Stored items
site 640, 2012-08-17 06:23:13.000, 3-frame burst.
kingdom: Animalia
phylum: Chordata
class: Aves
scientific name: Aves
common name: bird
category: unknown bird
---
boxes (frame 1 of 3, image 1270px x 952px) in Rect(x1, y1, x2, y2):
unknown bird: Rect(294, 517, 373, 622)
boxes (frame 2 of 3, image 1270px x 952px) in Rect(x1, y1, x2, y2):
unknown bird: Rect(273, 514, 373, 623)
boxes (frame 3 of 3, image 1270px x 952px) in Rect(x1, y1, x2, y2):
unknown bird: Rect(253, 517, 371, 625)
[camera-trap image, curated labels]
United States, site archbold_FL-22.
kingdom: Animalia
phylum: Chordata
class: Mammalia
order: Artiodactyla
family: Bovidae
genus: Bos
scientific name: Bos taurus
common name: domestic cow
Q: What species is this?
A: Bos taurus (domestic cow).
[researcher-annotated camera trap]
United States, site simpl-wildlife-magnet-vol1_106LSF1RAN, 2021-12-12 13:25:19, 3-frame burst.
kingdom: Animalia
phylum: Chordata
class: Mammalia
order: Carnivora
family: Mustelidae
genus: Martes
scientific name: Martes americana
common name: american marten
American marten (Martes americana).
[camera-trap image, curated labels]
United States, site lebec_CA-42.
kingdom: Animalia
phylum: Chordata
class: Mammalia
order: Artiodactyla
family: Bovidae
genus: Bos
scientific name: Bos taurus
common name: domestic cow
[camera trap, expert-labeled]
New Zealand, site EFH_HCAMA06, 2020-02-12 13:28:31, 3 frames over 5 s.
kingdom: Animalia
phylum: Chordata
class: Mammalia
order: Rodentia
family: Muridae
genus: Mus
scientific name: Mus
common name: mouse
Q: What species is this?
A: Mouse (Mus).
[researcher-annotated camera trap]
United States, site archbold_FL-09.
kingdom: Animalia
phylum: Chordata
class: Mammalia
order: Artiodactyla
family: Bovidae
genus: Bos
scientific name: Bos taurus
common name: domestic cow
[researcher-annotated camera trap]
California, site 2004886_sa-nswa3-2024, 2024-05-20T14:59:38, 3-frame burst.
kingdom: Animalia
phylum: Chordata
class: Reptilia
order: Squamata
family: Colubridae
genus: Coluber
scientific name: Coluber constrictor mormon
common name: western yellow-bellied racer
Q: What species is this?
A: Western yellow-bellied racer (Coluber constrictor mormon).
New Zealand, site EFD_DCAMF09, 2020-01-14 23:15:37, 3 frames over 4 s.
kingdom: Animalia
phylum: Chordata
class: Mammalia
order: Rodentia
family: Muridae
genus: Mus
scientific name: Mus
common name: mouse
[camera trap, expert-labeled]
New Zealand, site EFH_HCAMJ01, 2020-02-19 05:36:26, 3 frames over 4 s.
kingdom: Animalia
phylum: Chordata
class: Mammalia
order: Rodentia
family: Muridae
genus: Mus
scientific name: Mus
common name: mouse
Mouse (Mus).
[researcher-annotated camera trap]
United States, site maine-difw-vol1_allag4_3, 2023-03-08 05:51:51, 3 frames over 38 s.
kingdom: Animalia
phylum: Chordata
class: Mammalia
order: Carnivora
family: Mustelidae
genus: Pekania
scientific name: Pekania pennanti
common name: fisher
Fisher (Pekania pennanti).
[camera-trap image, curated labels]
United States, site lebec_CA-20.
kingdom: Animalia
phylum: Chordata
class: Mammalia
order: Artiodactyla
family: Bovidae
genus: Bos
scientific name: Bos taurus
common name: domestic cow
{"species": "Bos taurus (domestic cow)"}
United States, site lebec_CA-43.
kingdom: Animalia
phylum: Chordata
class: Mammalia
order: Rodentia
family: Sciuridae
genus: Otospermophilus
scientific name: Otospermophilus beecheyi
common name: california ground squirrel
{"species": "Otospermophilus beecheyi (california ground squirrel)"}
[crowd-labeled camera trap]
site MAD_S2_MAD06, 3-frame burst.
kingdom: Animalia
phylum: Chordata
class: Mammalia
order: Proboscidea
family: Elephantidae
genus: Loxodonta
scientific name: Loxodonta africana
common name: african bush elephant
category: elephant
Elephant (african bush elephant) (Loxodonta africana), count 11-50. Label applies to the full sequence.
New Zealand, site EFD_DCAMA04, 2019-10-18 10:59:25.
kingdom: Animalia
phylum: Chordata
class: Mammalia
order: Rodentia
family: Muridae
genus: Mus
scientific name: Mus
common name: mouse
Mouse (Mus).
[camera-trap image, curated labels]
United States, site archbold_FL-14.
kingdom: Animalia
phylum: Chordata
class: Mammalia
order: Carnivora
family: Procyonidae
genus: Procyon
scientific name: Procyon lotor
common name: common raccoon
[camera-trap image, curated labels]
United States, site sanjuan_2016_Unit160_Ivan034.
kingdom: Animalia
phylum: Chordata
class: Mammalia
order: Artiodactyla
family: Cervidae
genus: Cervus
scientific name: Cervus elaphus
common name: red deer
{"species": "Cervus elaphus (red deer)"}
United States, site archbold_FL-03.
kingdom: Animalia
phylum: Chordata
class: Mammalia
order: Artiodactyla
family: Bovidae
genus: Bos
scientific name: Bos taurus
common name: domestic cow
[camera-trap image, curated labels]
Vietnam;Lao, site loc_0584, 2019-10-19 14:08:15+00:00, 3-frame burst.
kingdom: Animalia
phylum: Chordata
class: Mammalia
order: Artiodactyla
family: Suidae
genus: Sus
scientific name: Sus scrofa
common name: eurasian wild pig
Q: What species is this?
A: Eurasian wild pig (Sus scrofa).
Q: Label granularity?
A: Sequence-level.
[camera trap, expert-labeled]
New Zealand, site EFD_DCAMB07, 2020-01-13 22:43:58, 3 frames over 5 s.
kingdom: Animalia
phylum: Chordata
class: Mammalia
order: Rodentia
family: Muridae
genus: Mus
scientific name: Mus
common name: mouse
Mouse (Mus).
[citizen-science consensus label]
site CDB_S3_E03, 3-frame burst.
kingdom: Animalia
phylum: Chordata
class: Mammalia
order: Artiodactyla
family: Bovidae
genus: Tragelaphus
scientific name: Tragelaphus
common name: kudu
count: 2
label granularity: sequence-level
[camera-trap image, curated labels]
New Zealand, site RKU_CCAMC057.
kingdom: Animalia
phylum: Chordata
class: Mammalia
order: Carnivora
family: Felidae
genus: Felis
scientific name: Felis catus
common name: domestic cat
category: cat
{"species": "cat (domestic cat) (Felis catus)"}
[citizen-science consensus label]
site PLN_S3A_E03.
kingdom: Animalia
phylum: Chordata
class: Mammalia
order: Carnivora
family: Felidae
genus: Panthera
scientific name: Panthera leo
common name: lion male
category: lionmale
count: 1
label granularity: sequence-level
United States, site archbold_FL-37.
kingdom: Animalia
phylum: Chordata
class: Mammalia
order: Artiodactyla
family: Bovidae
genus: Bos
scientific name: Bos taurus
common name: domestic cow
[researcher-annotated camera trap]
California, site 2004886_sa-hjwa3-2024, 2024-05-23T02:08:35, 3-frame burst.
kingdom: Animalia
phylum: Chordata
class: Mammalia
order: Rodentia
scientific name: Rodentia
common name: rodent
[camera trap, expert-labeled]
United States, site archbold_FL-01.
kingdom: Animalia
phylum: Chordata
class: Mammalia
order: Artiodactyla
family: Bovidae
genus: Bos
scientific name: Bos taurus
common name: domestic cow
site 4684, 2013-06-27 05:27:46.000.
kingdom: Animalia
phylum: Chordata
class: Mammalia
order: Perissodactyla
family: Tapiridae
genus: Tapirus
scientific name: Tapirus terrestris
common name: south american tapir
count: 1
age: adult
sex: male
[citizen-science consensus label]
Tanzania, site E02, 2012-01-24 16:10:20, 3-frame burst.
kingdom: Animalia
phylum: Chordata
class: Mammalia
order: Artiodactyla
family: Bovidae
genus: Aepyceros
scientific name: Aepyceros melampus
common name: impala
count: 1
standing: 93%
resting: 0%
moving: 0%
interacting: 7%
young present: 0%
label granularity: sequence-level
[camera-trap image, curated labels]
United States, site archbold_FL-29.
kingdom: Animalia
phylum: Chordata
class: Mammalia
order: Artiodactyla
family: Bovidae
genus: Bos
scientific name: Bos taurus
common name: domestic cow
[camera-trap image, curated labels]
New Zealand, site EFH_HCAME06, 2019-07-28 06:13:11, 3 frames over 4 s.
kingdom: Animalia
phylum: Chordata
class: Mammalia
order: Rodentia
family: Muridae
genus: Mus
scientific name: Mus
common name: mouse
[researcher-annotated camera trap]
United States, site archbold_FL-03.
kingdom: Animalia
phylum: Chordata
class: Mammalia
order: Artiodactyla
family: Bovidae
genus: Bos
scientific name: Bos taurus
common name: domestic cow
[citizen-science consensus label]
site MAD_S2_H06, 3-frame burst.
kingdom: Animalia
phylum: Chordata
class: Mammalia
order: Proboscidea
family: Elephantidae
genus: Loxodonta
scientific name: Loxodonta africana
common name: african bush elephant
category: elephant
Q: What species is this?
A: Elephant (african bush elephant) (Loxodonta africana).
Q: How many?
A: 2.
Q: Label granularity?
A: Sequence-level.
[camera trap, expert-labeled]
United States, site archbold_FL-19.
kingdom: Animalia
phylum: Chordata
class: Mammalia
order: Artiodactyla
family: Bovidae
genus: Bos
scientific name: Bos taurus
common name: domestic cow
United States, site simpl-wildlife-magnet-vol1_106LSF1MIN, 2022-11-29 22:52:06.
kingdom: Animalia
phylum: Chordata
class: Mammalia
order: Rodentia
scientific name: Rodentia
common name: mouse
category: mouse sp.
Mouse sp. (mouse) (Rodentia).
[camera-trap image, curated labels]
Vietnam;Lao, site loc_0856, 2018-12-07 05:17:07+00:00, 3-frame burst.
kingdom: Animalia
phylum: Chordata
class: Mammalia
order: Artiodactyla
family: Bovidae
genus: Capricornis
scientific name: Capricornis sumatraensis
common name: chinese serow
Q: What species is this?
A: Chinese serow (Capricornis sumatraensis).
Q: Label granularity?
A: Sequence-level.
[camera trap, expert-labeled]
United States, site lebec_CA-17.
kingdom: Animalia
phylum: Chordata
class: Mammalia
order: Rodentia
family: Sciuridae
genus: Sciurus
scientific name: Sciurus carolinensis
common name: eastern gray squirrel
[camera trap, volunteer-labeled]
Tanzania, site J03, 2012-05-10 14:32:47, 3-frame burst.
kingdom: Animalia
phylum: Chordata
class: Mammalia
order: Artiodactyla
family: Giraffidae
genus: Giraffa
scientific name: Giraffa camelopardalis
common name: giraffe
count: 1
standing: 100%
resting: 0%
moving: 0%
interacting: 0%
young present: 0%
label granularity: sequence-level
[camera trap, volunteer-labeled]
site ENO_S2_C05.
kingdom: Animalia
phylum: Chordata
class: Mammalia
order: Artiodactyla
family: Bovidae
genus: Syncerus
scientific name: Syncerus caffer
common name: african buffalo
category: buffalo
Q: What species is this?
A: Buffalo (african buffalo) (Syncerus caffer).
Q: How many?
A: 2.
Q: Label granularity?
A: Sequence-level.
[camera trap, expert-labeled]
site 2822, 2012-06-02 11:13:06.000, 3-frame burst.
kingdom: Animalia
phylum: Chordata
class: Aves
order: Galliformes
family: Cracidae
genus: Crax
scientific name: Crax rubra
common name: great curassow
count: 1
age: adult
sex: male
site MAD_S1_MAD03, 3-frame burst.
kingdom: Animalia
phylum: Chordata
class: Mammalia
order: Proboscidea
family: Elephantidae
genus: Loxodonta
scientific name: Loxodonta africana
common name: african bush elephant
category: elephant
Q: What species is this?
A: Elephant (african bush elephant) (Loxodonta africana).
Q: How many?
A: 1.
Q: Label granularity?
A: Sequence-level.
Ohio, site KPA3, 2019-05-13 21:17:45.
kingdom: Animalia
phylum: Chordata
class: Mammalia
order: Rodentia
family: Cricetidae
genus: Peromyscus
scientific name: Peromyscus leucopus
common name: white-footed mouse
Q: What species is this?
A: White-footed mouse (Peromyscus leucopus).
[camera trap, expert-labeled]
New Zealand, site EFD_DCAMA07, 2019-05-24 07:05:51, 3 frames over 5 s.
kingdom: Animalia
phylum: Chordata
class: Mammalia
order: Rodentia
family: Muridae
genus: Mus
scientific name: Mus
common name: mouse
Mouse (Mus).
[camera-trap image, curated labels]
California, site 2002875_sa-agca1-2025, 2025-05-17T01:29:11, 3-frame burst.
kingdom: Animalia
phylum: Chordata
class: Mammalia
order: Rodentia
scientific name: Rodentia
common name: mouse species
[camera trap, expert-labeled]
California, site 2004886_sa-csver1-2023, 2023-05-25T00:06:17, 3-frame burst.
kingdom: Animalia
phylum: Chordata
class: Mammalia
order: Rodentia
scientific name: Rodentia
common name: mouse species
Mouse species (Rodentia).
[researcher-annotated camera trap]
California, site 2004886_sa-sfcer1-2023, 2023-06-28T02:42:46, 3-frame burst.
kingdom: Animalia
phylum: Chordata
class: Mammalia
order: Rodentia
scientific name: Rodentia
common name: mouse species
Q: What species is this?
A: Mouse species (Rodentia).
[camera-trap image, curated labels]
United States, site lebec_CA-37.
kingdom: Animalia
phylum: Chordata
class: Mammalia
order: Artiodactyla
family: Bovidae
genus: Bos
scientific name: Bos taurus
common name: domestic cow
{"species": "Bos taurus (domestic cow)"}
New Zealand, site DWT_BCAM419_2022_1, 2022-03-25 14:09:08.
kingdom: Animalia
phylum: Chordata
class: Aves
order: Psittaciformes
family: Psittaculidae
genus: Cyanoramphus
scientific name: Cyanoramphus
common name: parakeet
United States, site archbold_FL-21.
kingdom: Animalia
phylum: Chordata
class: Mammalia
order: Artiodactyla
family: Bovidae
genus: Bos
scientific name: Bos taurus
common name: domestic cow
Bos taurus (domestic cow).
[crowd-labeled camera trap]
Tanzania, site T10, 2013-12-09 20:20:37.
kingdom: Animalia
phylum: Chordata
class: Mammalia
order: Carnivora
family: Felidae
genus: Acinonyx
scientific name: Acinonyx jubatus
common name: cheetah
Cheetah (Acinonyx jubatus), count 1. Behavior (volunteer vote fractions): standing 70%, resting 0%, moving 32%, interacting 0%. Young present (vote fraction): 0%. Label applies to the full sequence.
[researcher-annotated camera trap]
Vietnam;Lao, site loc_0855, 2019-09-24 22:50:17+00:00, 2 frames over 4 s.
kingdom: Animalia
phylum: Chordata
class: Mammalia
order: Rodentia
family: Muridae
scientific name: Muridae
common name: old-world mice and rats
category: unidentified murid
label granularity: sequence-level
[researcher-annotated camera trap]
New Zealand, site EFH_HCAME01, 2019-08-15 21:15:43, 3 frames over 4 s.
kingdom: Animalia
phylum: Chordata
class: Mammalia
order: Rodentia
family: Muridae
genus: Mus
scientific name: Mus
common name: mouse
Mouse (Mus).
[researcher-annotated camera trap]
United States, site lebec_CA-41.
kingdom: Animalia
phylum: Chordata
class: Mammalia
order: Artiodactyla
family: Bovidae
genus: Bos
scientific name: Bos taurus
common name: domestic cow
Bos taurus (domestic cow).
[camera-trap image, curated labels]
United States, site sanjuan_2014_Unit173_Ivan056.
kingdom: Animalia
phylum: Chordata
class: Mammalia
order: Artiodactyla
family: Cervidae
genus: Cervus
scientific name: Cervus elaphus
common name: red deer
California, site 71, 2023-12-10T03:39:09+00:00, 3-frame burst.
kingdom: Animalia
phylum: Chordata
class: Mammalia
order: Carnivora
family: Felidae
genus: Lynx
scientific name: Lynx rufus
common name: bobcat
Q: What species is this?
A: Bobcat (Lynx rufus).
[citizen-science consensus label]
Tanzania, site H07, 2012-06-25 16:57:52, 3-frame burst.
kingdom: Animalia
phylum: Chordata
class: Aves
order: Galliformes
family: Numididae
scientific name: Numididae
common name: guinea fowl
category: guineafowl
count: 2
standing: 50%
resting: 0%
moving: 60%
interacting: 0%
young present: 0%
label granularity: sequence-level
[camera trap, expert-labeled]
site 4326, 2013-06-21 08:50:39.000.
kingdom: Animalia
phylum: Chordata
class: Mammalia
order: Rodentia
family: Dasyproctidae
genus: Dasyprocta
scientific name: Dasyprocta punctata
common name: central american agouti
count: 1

WHAT THE TASK ASKS: Lines from the one holding "genus: Lynx" to the last line of the records: return these exactly, and only these.

EXERCISE OUTPUT:
genus: Lynx
scientific name: Lynx rufus
common name: bobcat
Q: What species is this?
A: Bobcat (Lynx rufus).
[citizen-science consensus label]
Tanzania, site H07, 2012-06-25 16:57:52, 3-frame burst.
kingdom: Animalia
phylum: Chordata
class: Aves
order: Galliformes
family: Numididae
scientific name: Numididae
common name: guinea fowl
category: guineafowl
count: 2
standing: 50%
resting: 0%
moving: 60%
interacting: 0%
young present: 0%
label granularity: sequence-level
[camera trap, expert-labeled]
site 4326, 2013-06-21 08:50:39.000.
kingdom: Animalia
phylum: Chordata
class: Mammalia
order: Rodentia
family: Dasyproctidae
genus: Dasyprocta
scientific name: Dasyprocta punctata
common name: central american agouti
count: 1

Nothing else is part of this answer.